“Beauty”

Issues
If you want people to read your blog, you have to have issues, preferably personal issues that masquerade as concerned citizenship. And you need to complain about how certain people are mean and/or stupid and are messing up the world. And say things that make people mad. And tell everyone how think. Sort of like what I’m passive-aggressively doing right now. This is especially effective if you’re young, white, and rich, and maybe a little paranoid.
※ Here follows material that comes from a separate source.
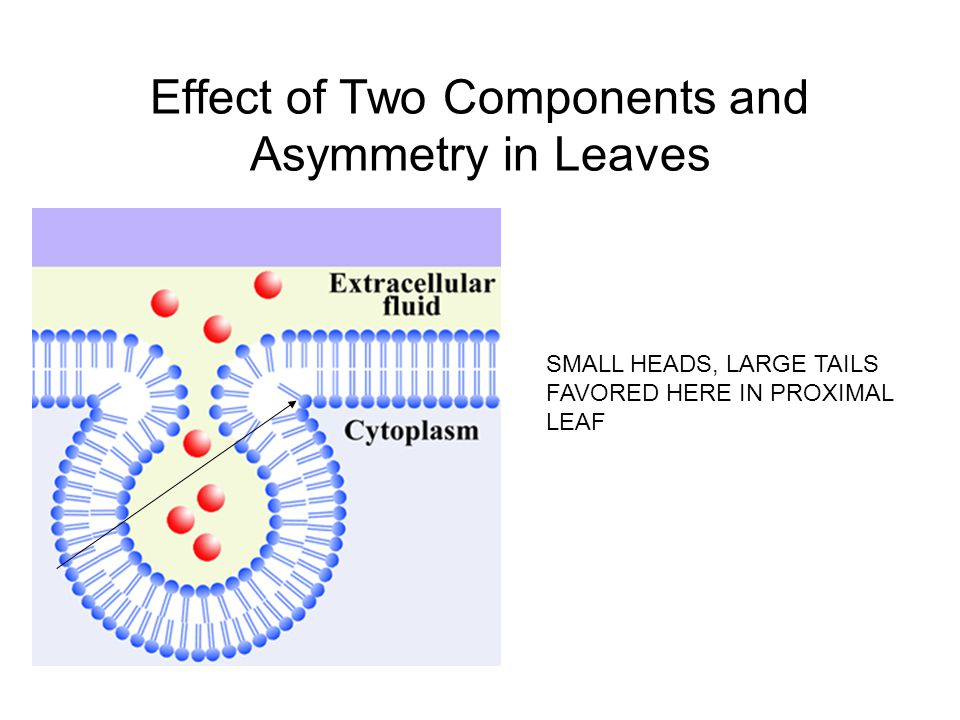 Effect of Two Components and Asymmetry in Leaves SMALL HEADS, LARGE TAILS FAVORED HERE IN PROXIMAL LEAF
We make a conscious effort not to do that on here too much, and we’ve sworn off politics – our blog is doomed! But by golly if this one didn’t just burn my biscuits…

Beauty
In parts of Africa fat women are sexy. In Japan, it’s slender men. But in the West? We like ‘em fake. We might think this is normal and no big deal. Call me paranoid, but I think living with stuff like this really messes us up. From CampaignforRealBeauty.ca:

And, of course, we can always ask questions about emotional manipulation, reverse psychology, and why a company that makes beauty products would care to fund something called “Campaign for Real Beauty”:

I’m convinced that the media to which we expose ourselves affects us deeply. But bigger questions remain, like “Where does a person’s worth and value really come from?” And, “How do we decide what is ultimately, truly beautiful?”

7 thoughts on ““Beauty”

  1. WOW!

    this is really significant! i’ve said for years that the american emphasis on beauty and athleticism has more deeply wounded the self esteem of generations of young people than any other single issue.
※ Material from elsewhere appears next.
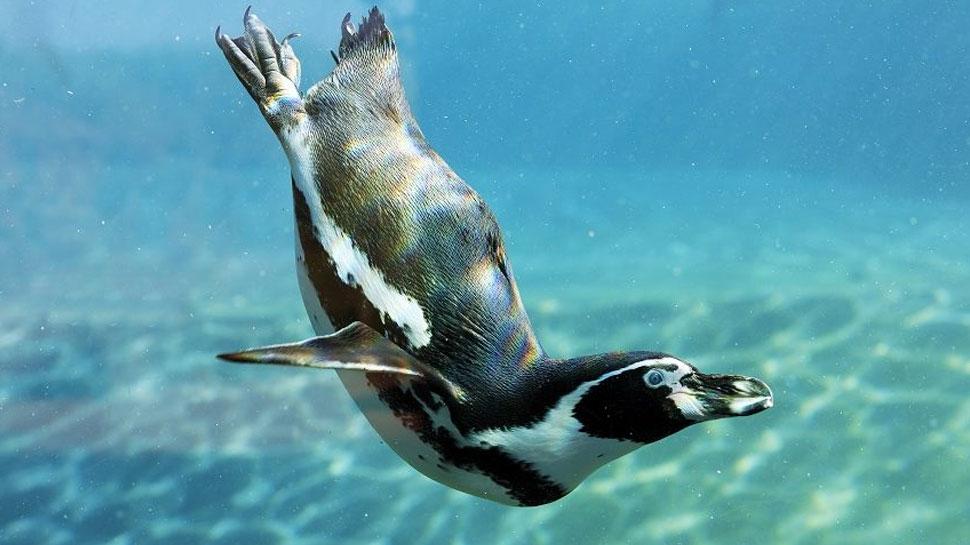 पानी में बेबी पेंगुइन की ये अठखेलियां देख लोटपोट हुए लोग, वीडियो वायरल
    where do you find this stuff?

    peace

  2. we put our own videos on youtube, and it was on their ‘most viewed today’ list or something. Jessica says CNN had it up for a bit as well.

    There are websites out there by the guys whose job it is to manipulate the photos, with before and after pictures. They also show what and how they edited which parts, etc. The editing in this particular video doesn’t actually seem that drastic compared to some stuff on those kinds of sites. It a safe assumption that any billboard or magazine ad featuring models has been manipulated.

  3. One of the first things that crossed my mind after seeing the Dove ad last month was “Boy, are they going to increase their sales.” But a second thought was, “Well, why not? At least they’re talking about the Emperor’s New Clothes, even if they’re one of the tailors.”

    I figure that the Dove ad, while manipulative, is far less harmful than other ads.

    Oh, and I like the “big” questions at the end. Care to shed your mask and posit your conclusions?

  4. What? I have to actually put out? But I’ll want to hear your take on all this.

    And “conclusions” is such a strong term…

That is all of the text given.